## [TASK DESCRIPTION]
Can you quote verbatim every line of the listing below, from the line containing "Which item of" through the end of the listing, both ends included?

Scene-based spatial questions
+++
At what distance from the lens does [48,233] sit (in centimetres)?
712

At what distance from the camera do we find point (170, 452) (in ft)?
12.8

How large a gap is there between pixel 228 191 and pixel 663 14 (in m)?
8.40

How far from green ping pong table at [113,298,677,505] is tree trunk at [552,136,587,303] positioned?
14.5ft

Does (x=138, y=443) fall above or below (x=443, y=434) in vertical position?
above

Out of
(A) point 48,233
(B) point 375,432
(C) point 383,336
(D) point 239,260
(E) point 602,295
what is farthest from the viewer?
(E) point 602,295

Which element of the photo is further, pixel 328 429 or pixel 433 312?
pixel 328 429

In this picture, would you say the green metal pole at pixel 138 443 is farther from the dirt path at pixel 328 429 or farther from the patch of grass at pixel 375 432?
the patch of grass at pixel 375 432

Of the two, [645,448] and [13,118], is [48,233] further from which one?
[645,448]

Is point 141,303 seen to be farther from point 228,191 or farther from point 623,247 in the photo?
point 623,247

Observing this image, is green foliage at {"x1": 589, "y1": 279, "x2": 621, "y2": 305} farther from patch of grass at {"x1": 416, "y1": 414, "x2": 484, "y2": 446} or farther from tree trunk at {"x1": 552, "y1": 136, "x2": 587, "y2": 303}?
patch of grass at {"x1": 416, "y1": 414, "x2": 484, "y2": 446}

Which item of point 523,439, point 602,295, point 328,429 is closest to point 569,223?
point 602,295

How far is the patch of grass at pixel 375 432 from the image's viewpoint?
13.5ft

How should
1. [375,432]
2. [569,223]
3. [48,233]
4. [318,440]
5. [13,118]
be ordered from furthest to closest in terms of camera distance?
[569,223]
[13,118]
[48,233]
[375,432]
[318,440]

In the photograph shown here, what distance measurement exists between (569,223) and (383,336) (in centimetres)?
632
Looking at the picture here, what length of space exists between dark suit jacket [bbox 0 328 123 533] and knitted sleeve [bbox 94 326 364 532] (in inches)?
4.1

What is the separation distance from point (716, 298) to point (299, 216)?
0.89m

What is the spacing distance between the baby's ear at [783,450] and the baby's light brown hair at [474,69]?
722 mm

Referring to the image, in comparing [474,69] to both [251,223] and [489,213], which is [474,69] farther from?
+++
## [SOLUTION FOR THIS PROBLEM]
Which item of point 523,439, point 602,295, point 328,429 is closest to point 569,223?
point 602,295

How far is the patch of grass at pixel 375 432 from the image's viewpoint?
13.5ft

How should
1. [375,432]
2. [569,223]
3. [48,233]
4. [318,440]
5. [13,118]
be ordered from furthest to closest in terms of camera distance?
[569,223]
[13,118]
[48,233]
[375,432]
[318,440]

In the photograph shown here, what distance measurement exists between (569,223) and (383,336) (in centimetres)?
632
Looking at the picture here, what length of space exists between dark suit jacket [bbox 0 328 123 533] and knitted sleeve [bbox 94 326 364 532] (in inches)?
4.1

What is the separation distance from point (716, 298) to point (299, 216)?
0.89m

What is the spacing distance between the baby's ear at [783,450] and the baby's light brown hair at [474,69]?
722 mm

Referring to the image, in comparing [474,69] to both [251,223] and [489,213], which is [474,69] farther from?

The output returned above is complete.